After this, Mme. Le Brun went for a few days to Marly to stay with Mme. Auguier, sister of Mme. Campan, and attached like her to the Queen’s household.
One day as they were looking out of a window into the courtyard which opened on to the road, they saw a man stagger in and fall down.
Mme. Auguier sent her husband’s valet de chambre to help him up, and take him into the kitchen. Presently the valet returned, saying, “Madame is indeed too kind; that man is a wretch. Here are some papers which have fallen out of his pocket.” He gave them several sheets of papers, one of which began, “Down with the Royal Family! down with the nobles! down with the priests!” and all of which were filled with a tissue of blasphemies, litanies of the Revolution, threats and predictions horrible enough to make their hair stand on end.
Mme. Auguier sent for the maréchaussé, four of whom appeared, and took the fellow in charge; but the valet de chambre who followed them unperceived, saw them, as soon as they thought themselves out of sight, singing and dancing, arm in arm with their prisoner.
Terror-stricken, they agreed that these papers must be shown to the Queen, and when, a day or two afterwards, Mme. Auguier was in waiting, she took them to Marie Antoinette, who read and returned them saying—
“These things are impossible. I shall never believe they meditate such atrocities.”
Mme. Auguier’s affection for the Queen cost her her life. In the fury of the Revolution, knowing her to be without money, she lent Marie Antoinette twenty-five louis. This became known, and a mob rushed to her house to take her to prison and execution. In a frenzy of terror Mme. Auguier threw herself out of the window, and was killed on the spot. [37]

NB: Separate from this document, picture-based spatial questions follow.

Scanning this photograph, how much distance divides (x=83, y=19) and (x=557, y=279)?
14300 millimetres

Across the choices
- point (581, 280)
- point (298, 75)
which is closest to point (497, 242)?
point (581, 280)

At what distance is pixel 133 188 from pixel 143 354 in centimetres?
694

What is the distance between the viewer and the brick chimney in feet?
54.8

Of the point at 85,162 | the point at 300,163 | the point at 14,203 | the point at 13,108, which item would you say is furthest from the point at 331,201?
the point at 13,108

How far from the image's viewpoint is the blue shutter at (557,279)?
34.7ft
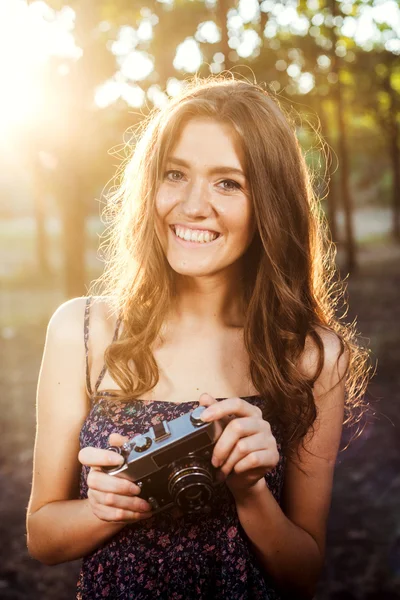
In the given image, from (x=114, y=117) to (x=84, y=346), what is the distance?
8.42 metres

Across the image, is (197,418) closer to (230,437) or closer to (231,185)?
(230,437)

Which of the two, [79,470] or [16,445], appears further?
[16,445]

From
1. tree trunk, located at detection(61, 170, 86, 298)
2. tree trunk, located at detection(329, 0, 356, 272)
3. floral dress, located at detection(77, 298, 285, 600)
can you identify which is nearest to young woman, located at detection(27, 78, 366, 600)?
floral dress, located at detection(77, 298, 285, 600)

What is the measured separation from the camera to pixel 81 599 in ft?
7.75

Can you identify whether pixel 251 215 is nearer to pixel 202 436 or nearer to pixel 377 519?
pixel 202 436

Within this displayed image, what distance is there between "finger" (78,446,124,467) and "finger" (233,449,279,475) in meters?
0.35

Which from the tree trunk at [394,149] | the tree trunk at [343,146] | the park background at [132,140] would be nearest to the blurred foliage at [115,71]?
the park background at [132,140]

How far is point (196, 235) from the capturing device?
2.39m

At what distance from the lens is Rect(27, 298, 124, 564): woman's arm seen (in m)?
2.27

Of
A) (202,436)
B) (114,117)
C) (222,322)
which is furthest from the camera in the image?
(114,117)

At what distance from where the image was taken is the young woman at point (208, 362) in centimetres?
A: 226

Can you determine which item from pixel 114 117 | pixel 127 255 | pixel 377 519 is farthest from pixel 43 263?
pixel 127 255

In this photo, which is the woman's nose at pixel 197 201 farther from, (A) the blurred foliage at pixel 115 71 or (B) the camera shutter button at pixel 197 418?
(A) the blurred foliage at pixel 115 71

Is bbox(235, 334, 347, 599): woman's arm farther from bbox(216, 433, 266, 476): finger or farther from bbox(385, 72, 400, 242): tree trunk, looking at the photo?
bbox(385, 72, 400, 242): tree trunk
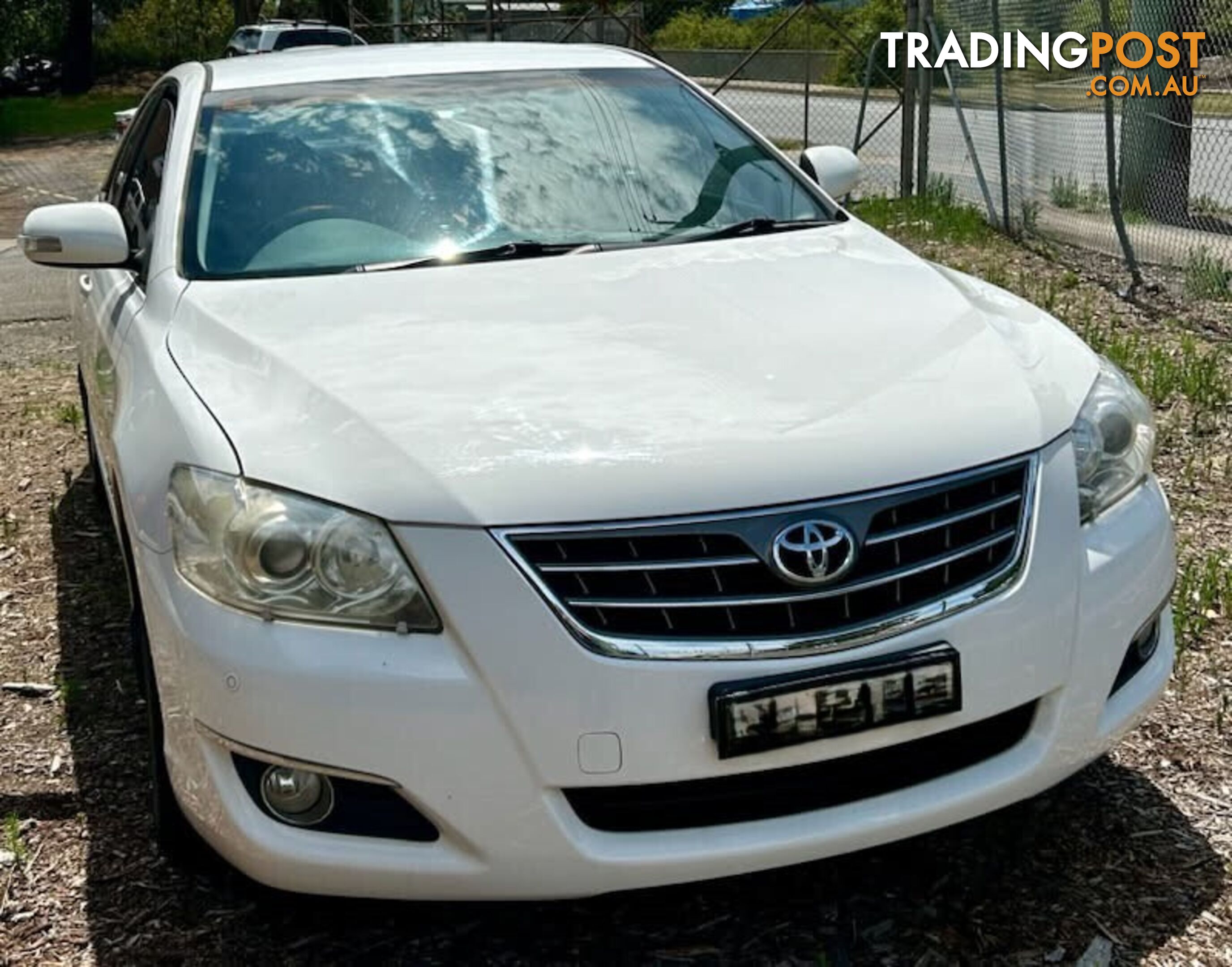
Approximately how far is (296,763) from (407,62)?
2528 mm

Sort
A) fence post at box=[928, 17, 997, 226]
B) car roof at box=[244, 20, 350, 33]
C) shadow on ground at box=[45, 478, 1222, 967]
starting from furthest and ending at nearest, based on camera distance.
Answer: car roof at box=[244, 20, 350, 33]
fence post at box=[928, 17, 997, 226]
shadow on ground at box=[45, 478, 1222, 967]

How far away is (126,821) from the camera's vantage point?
10.7 ft

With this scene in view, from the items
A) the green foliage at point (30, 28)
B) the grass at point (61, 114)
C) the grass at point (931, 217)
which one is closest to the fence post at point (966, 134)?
the grass at point (931, 217)

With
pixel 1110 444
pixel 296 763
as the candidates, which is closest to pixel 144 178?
pixel 296 763

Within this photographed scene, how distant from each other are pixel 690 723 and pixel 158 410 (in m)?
1.22

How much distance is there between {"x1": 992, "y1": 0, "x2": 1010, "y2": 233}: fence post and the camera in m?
9.96

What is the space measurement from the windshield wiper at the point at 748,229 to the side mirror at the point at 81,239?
1.27 m

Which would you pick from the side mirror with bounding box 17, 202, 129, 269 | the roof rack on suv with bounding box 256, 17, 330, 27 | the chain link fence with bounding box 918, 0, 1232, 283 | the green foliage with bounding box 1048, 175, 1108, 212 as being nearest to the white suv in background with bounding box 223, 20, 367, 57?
the roof rack on suv with bounding box 256, 17, 330, 27

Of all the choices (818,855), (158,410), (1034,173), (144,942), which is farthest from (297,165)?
(1034,173)

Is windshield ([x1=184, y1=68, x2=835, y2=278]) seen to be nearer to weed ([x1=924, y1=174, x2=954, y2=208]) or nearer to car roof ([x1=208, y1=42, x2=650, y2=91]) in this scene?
car roof ([x1=208, y1=42, x2=650, y2=91])

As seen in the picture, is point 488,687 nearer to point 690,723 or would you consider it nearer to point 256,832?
point 690,723

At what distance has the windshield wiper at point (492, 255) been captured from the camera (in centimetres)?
350

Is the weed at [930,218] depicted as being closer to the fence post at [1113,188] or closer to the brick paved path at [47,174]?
the fence post at [1113,188]

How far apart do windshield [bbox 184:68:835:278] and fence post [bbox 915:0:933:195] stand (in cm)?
749
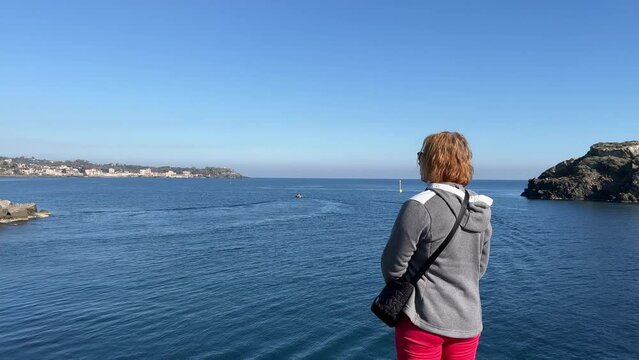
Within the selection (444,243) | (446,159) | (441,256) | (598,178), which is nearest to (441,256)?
(441,256)

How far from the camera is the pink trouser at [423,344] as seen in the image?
12.3 feet

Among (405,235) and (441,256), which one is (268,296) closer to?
(441,256)

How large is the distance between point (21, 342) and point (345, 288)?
1630 cm

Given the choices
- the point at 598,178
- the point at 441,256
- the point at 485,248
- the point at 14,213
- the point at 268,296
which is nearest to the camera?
the point at 441,256

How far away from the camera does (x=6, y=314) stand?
2195 cm

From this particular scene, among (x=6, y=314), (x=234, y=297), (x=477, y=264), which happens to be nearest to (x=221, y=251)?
(x=234, y=297)

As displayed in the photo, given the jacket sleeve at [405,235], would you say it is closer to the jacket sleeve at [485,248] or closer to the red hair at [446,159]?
the red hair at [446,159]

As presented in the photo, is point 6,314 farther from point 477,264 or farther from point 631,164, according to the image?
point 631,164

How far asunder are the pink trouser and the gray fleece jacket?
81mm

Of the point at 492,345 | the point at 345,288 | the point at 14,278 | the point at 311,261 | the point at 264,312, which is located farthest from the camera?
the point at 311,261

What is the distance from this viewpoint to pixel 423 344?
3762 millimetres

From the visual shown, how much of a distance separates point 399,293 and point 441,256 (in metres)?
0.48

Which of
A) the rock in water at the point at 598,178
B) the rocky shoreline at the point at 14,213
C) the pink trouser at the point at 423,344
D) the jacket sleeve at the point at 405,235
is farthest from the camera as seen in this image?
the rock in water at the point at 598,178

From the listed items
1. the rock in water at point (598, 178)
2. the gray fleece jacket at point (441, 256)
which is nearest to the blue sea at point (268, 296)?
the gray fleece jacket at point (441, 256)
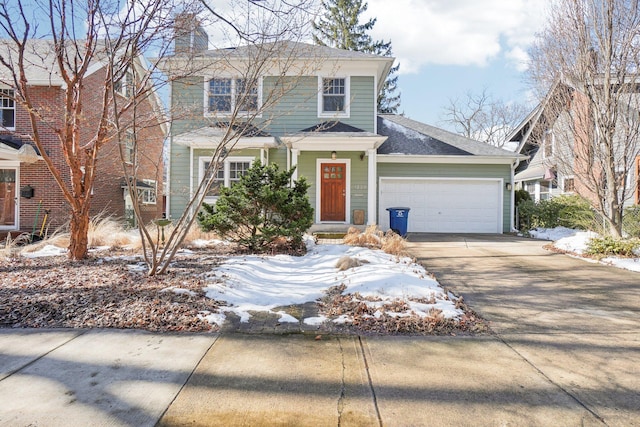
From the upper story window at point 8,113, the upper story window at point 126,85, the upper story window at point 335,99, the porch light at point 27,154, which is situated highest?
the upper story window at point 335,99

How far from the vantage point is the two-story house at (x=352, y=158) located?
12.4 metres

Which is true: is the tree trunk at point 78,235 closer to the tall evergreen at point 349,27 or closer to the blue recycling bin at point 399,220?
the blue recycling bin at point 399,220

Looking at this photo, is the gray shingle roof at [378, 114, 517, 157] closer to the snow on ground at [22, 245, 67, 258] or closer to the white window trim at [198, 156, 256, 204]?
the white window trim at [198, 156, 256, 204]

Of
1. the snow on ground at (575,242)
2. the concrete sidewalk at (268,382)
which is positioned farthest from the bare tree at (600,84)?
the concrete sidewalk at (268,382)

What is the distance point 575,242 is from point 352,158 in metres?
7.04

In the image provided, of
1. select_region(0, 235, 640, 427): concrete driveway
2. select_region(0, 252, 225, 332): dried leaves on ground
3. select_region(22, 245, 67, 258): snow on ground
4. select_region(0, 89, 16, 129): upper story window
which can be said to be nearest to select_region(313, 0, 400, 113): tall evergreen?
select_region(0, 89, 16, 129): upper story window

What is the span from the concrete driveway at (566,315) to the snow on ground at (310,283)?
22.3 inches

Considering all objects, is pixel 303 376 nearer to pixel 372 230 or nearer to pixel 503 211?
pixel 372 230

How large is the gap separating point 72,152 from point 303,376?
20.6 feet

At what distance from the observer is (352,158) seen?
526 inches

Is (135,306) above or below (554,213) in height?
below

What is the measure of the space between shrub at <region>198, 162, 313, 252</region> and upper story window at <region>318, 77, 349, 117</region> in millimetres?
5802

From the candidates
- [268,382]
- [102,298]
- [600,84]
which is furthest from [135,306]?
[600,84]

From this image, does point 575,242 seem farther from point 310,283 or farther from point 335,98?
point 335,98
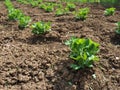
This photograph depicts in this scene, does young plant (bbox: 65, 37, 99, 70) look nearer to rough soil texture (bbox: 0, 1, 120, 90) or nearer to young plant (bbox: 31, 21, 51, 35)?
rough soil texture (bbox: 0, 1, 120, 90)

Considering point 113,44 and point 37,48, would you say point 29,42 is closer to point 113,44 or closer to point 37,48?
point 37,48

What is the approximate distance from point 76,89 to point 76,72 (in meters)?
0.38

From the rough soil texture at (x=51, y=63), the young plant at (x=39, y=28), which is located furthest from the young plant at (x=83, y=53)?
the young plant at (x=39, y=28)

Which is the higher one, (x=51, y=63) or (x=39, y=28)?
(x=39, y=28)

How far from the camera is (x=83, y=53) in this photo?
174 inches

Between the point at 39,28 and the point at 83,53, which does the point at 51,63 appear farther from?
the point at 39,28

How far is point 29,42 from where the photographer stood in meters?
5.89

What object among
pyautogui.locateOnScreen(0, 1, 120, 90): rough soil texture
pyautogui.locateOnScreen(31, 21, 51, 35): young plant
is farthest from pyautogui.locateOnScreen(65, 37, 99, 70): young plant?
pyautogui.locateOnScreen(31, 21, 51, 35): young plant

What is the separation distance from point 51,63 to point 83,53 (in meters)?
0.67

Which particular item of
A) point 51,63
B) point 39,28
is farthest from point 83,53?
point 39,28

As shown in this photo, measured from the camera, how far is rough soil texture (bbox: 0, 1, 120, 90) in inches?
166

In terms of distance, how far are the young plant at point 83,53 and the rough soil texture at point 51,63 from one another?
0.15 m

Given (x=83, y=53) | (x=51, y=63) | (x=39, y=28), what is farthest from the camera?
(x=39, y=28)

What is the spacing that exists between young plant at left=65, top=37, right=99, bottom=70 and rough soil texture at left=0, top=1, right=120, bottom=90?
0.15m
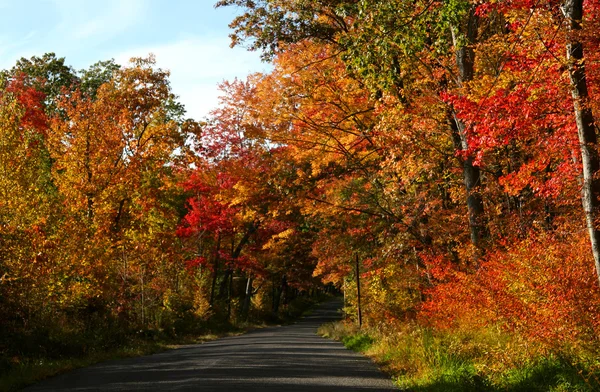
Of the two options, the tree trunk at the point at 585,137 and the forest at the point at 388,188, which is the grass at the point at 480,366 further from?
the tree trunk at the point at 585,137

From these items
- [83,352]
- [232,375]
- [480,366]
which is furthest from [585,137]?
[83,352]

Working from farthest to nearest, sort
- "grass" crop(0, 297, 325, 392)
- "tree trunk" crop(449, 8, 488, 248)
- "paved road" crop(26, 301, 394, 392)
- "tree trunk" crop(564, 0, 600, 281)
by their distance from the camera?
"tree trunk" crop(449, 8, 488, 248), "grass" crop(0, 297, 325, 392), "paved road" crop(26, 301, 394, 392), "tree trunk" crop(564, 0, 600, 281)

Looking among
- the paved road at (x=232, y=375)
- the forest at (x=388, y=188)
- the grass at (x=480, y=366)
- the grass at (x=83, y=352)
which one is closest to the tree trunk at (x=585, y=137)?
the forest at (x=388, y=188)

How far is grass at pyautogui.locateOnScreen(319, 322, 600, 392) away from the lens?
26.2 feet

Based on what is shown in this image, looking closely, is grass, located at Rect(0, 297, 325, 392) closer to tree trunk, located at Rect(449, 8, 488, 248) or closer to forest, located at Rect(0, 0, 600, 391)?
forest, located at Rect(0, 0, 600, 391)

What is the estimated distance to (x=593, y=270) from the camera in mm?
10578

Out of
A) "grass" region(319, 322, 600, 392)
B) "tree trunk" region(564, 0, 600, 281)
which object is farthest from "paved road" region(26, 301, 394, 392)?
"tree trunk" region(564, 0, 600, 281)

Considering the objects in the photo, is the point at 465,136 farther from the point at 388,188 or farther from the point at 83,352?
the point at 83,352

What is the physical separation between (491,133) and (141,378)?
8861 millimetres

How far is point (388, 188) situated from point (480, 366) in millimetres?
9079

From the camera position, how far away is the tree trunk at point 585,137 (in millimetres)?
9094

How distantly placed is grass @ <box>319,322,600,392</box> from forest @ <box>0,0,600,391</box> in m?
0.05

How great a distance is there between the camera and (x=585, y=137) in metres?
9.55

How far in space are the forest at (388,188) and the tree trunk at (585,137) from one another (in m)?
0.04
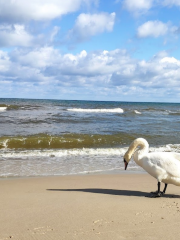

The last time Mme. Le Brun saw the Queen was at the last ball given at Versailles, which took place in the theatre, and at which she looked on from one of the boxes. She observed with indignation the rudeness of some of the young Radical nobles; they refused to dance when requested to do so by the Queen, whose agitation and uneasiness were only too apparent. The demeanour of the populace was becoming every day more ferocious and alarming; the drives and streets were scarcely safe for any but the lower classes. At a concert given by Mme. Le Brun, most of the guests came in with looks of consternation. They had been driving earlier in the day to Longchamps, and as they passed the barrière de l’Étoile, a furious mob had surrounded and insulted everybody who passed in carriages. Villainous looking faces pressed close to them, horrible figures climbed on to the steps of the carriages, crying out, with infamous threats and brutal language, that next year they should be in the carriages and the owners behind them.
The continual terror in which she now lived began to affect the health of Lisette. She knew perfectly well that she herself was looked upon with sinister eyes by the ruffians, whose bloodthirsty hands would soon hold supreme power in France. Her house in the rue Gros-Chenet, in which she had only lived for three months, was already marked; sulphur was thrown down the grating into the cellars; if she looked out of the windows she saw menacing figures of sans-culottes, shaking their fists at the house.